4 The plaintiff says Mr Junk and Mr Hedley owed certain duties to the plaintiff. The nature of these duties is summarised in par 9 of the plaintiff's submissions. I can do no better than quote that paragraph in full:
During the period of their respective directorships, Mr Junk and Mr Hedley owed duties to KMGL:
(a) at general law:
(i) not to act in a position of conflict;
(ii) not to prefer their own interests over those of KMGL; and
(iii) not to make a profit from any opportunity which they obtained while acting as director without first obtaining the fully informed consent of KMGL;
(b) pursuant to s.181 of the Corporations Act 2001, to exercise their powers and discharge their duties as directors of KMGL:
(i) in good faith in the best interests of KMGL; and
(ii) for a proper purpose; and
(c) pursuant to s.182 of the Corporations Act 2001 not to use their position as directors of KMGL to:
(i) gain an advantage for themselves or someone else; or
(ii) cause detriment to KMGL.
6 The defendant filed no evidence dealing directly with the matters raised by the plaintiff. The two affidavits sworn by Luke Jarrad Bone (the first on 16 June 2015 and the second on 28 July 2015) addressed other issues. Counsel did however object to 21 paragraphs of the affidavit of Mr Chi-Haidong. These objections were conceded. Counsel for the defendant then contended there was no admissible evidence which allowed the plaintiff to make out the case outlined above. In my view there was such evidence and the case is made out. While it is not possible to calculate with precision what the amount of the off-setting claim might be, given the size of the contract between the plaintiff and the defendant, if the plaintiff's claim is made out it will clearly be more than the amount of the demand.
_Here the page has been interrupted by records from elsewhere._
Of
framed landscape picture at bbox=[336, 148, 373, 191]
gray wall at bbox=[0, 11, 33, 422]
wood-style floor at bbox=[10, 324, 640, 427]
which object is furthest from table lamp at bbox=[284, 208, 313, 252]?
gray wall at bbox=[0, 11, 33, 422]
7 The only point raised by the defendant in opposition to the application had to do with the constitution of the plaintiff and a question of whether or not where a director was in a position of conflict he was in someway liable to the company. But whatever the intention of the provisions of the constitution of the plaintiff or whatever their operation might be they cannot stand against the provisions of the Corporations Act 2001 (Cth). If the general equitable principles upon which the plaintiff relies are not sufficient to overcome the argument raised by the defendant that argument is certainly overcome by the provisions of the Corporations Act.
8 I am satisfied the plaintiff has an off-setting claim equal to or greater than the amount of the statutory demand. Accordingly I would set aside the demand. Subject to hearing from the parties the defendant should pay the costs of the application including the reserved costs.